» **TEXT PROVIDED**
★ ★ ★ ★ ★
As subsidies under Affordable Care Act or Obamacare plans expire this year, hospitals like HCA are set to face declining patient volumes for elective surgeries, preventive visits, and diagnostics, alongside rising uncompensated care costs from treating more uninsured patients.
HCA Chief Financial Officer Mike Marks said the company anticipates a decline of about 30% in utilization from those individuals no longer having coverage compared to when they had health care insurance through ACA plans.
Raking in patients who are insured under government-backed plans provides reliable reimbursement for hospital services, compared to uninsured cases that often result in uncompensated care, which amass costs and bad debt for hospital operators.
The company said it is leveraging advanced analytics, AI and automation, and shared service platforms to drive its cost-saving financial resiliency program.
“We have planned elements to drive better capacity management, including managing throughput and length of stay in our inpatient settings, in our emergency rooms and our operating rooms,” said Marks.
HCA reported total revenue of $19.51 billion in the fourth quarter, missing expectations of $19.68 billion.
On an adjusted basis, the company posted a profit of $8.01 per share, beating analysts’ estimate of $7.46 per share.
The company expects 2026 profit in the range of $29.10 to $31.50 per share, the midpoint of which is above analysts’ average estimate of $29.46 per share, according to data compiled by LSEG.
The company also authorized a share repurchase program for up to $10 billion of its outstanding common stock.
★ ★ ★ ★ ★
» **GIVEN ENTRIES**
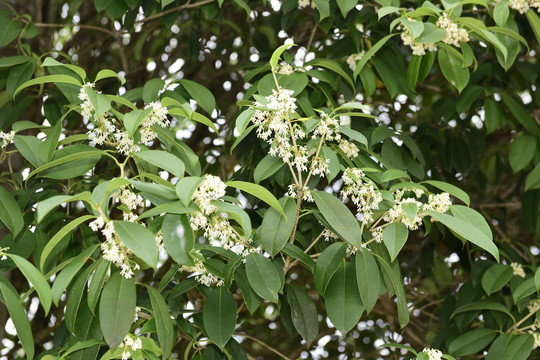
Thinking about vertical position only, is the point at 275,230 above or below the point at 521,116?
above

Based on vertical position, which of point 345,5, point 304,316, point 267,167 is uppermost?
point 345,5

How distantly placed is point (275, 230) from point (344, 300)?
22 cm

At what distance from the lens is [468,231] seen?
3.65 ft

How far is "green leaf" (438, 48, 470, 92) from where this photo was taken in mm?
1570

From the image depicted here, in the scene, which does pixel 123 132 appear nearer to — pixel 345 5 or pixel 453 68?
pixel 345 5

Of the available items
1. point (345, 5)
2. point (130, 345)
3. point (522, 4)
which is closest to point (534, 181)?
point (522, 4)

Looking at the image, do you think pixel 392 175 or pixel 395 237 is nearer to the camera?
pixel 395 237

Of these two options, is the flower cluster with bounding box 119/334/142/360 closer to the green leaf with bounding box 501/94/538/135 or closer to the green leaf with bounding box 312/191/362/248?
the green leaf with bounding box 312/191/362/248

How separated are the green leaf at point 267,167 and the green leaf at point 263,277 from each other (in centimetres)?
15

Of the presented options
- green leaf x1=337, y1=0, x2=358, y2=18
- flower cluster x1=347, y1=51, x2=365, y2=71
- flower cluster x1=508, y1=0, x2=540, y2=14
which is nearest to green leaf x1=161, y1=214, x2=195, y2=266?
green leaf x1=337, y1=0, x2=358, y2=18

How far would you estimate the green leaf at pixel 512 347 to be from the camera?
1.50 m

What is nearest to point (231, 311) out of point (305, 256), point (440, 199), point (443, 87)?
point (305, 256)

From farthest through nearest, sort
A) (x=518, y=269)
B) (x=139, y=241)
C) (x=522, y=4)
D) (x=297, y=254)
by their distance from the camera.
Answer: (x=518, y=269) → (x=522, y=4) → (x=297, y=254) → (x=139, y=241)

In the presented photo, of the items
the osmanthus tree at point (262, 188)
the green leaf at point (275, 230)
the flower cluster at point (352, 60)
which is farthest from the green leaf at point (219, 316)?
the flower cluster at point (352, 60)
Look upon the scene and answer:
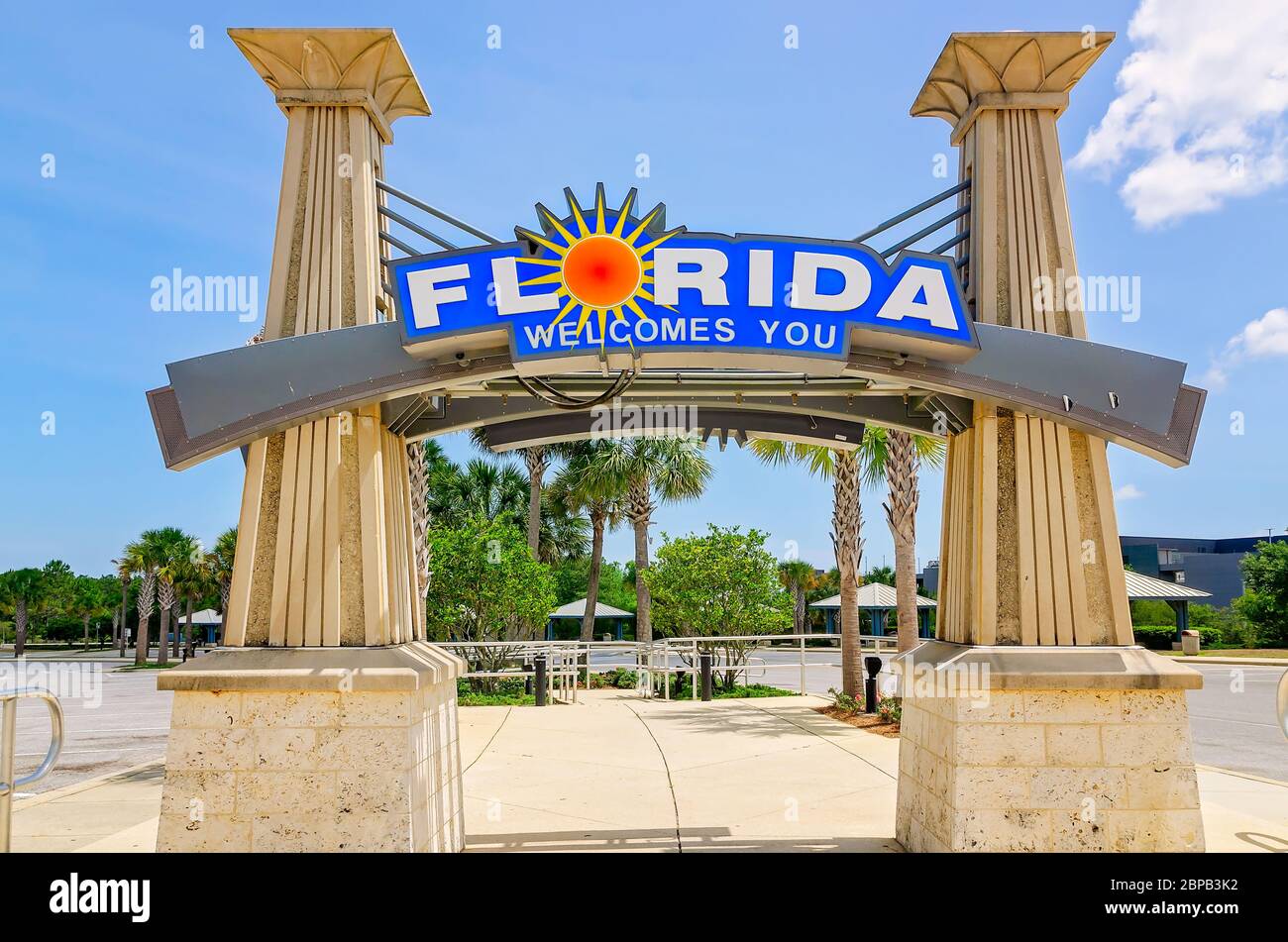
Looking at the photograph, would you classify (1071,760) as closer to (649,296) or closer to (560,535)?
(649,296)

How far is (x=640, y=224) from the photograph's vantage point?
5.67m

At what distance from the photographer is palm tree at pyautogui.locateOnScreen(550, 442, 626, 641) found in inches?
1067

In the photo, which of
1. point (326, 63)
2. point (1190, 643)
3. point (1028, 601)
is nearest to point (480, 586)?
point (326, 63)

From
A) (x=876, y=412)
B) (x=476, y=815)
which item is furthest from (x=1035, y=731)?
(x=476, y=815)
★ ★ ★ ★ ★
» **TASKS TO COMPLETE**
• A. Based on the HCA text, does each statement agree with it? Answer yes or no for each and quote the deciding words. (i) HCA's fourth-quarter total revenue beat expectations. (ii) HCA's adjusted profit per share came in above analysts' estimate. (iii) HCA authorized buying back up to $10 billion of its common stock.
• B. Write out the passage of the HCA text from "HCA Chief Financial" up to and including "through ACA plans.".
• C. Answer these from the HCA text:
(i) Who is HCA's Chief Financial Officer?
(ii) About how much does HCA expect utilization to fall among people who no longer have ACA coverage?
(iii) Who compiled the data for analysts' average 2026 estimate?
Rely only on the text about HCA, not on the entries.

» **RESPONSES BY ITEM NUMBER**
• A.
(i) No: "missing expectations of $19.68 billion"
(ii) Yes: "beating analysts’ estimate of $7.46 per share"
(iii) Yes: "authorized a share repurchase program for up to $10 billion of its outstanding common stock"

• B.
HCA Chief Financial Officer Mike Marks said the company anticipates a decline of about 30% in utilization from those individuals no longer having coverage compared to when they had health care insurance through ACA plans.

• C.
(i) Mike Marks
(ii) About 30%
(iii) LSEG